新八と神楽を見つけてお妙がいるかと飛んできた近藤がガッカリしながらも、他人のモテナイ談義にさりげなく参加してきた。

金を持ってそうな連中が集まったからか、神楽がにやっと笑って、警官相手に提案する。

「賭けるアルか」

「乗った!俺が勝ったらお妙さんと結…」

「しばきますよ」

「私は屋台食い放題がいいアル!」

「それじゃ、俺が勝ったらてめーを殴り放題で」

「お前の貯金を空にしてやるネ」

神楽と沖田が火花を散らす中、近藤が土方にも話を振ってきた。

「トシはどれに賭ける?」

「……興味ねーよ」

「そんじゃ、旦那みかけたら連絡するよう隊士らに連絡しときまさぁ」

携帯のメールで一斉送信する沖田。仕事中に他の連中まで巻き込むようなことはするな、と言いたいが、近藤が乗り気なので黙っておくことにした。
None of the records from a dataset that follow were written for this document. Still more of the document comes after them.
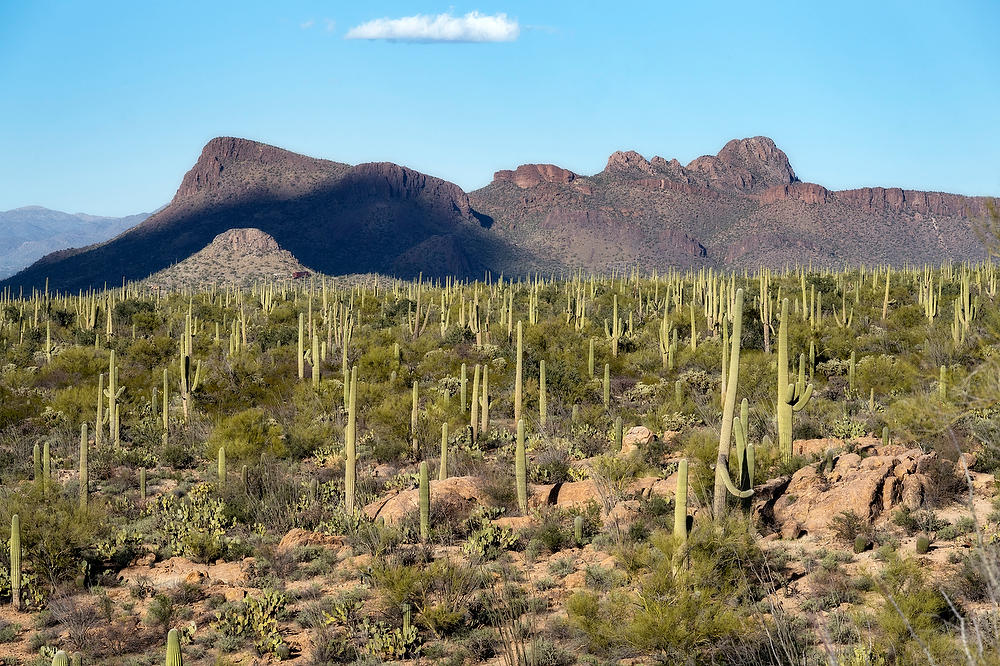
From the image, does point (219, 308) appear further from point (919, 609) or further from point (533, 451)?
point (919, 609)

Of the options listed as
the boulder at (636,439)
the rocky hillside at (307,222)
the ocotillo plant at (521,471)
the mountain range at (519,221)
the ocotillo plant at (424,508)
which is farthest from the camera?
the mountain range at (519,221)

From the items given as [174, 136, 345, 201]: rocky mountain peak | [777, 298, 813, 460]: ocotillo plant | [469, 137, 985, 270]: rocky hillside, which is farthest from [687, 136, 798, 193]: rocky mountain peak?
[777, 298, 813, 460]: ocotillo plant

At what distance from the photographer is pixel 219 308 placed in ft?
132

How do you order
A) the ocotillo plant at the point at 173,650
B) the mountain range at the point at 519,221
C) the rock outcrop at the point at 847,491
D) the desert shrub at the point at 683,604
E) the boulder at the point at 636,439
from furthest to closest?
1. the mountain range at the point at 519,221
2. the boulder at the point at 636,439
3. the rock outcrop at the point at 847,491
4. the desert shrub at the point at 683,604
5. the ocotillo plant at the point at 173,650

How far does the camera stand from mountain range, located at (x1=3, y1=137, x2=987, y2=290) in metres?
107

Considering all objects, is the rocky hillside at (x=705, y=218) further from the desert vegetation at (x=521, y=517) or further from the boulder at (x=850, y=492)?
the boulder at (x=850, y=492)

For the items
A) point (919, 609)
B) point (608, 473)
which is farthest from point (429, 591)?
point (919, 609)

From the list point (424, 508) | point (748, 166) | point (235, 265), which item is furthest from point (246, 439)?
point (748, 166)

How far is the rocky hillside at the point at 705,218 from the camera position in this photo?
108 metres

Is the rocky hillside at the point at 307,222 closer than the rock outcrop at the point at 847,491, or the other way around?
the rock outcrop at the point at 847,491

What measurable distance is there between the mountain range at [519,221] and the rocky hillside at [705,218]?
0.95 feet

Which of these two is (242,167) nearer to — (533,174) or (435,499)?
(533,174)

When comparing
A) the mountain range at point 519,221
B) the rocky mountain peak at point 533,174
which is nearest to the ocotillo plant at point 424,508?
the mountain range at point 519,221

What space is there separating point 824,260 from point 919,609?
101 meters
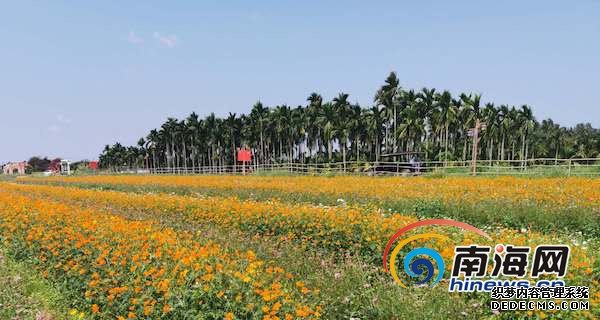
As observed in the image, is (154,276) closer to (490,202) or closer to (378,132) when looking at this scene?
(490,202)

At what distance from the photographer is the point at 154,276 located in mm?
4949

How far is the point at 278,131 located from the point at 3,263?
63167 millimetres

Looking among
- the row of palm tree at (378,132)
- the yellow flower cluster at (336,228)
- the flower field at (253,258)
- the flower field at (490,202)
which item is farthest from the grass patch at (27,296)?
the row of palm tree at (378,132)

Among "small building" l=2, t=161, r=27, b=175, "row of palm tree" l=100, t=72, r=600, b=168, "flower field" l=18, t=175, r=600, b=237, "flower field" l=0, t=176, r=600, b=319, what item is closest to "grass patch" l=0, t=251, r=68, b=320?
"flower field" l=0, t=176, r=600, b=319

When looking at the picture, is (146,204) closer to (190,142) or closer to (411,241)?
(411,241)

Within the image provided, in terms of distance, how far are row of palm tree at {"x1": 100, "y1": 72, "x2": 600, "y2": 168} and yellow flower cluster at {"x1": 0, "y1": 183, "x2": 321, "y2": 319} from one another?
4213 centimetres

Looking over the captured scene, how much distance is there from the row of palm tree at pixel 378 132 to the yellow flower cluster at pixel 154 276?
42128 millimetres

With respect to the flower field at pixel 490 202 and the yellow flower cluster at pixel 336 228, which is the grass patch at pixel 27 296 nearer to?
the yellow flower cluster at pixel 336 228

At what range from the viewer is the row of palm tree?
58562 mm

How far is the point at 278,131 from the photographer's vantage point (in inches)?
2785

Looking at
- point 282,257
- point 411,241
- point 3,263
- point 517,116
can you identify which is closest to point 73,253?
point 3,263

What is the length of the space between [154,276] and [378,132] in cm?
6070

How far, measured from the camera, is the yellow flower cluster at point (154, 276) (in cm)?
450
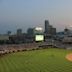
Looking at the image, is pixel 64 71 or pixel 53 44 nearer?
pixel 64 71

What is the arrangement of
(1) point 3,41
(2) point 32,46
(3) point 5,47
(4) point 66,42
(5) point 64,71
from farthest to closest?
(1) point 3,41 → (4) point 66,42 → (2) point 32,46 → (3) point 5,47 → (5) point 64,71

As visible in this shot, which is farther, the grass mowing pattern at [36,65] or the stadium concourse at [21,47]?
the stadium concourse at [21,47]

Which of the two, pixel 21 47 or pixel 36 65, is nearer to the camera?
pixel 36 65

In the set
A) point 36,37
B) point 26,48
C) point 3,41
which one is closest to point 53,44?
point 36,37

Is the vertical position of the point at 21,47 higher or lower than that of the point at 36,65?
lower

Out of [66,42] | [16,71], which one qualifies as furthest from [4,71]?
[66,42]

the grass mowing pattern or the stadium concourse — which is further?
the stadium concourse

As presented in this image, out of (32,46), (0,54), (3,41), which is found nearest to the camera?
(0,54)

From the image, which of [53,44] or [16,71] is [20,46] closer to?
[53,44]

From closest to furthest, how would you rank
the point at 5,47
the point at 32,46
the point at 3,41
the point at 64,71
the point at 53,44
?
the point at 64,71 < the point at 5,47 < the point at 32,46 < the point at 53,44 < the point at 3,41
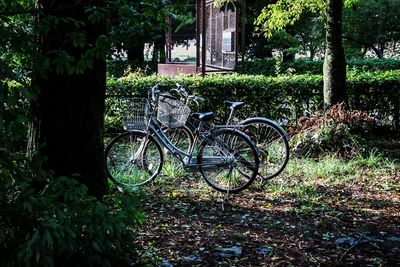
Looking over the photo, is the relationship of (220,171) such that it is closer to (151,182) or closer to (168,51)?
(151,182)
土方の胸騒ぎも、銀時が現れたら解決する。来たら来たらで今度は別な痛みが湧くのだが。



あれから1時間。

「来ないアル」

「来ないですね」

「そりゃあ、相手がいなけりゃ来れねーよなぁ」

沖田がニヤニヤしながら余裕顔を見せるので、神楽は悔しそうだ。

土方は別な不安が募っていた。

『もしかして、あいつ…』

タバコを揉み消して、すまなそうな顔で近藤に頼む。

「近藤さん。ちょっと早いけど俺ぁ上がってもいいか?」

「あ?ああ、今日は何もなさそうだしなぁ。かまわねーよ」

「……近くにいるから何かあったら電話してくれ」

「おう」

トシが珍しいことを言い出したなぁ、と思いながら見送ると、沖田が口を尖らせる。

「あ〜、土方さんばっかりズリーや。俺も遊びてーよ」

「いや、お前はもういいだろ」

両手に屋台の菓子や玩具を持って誰よりもお祭りを堪能している部下に、複雑な近藤だった。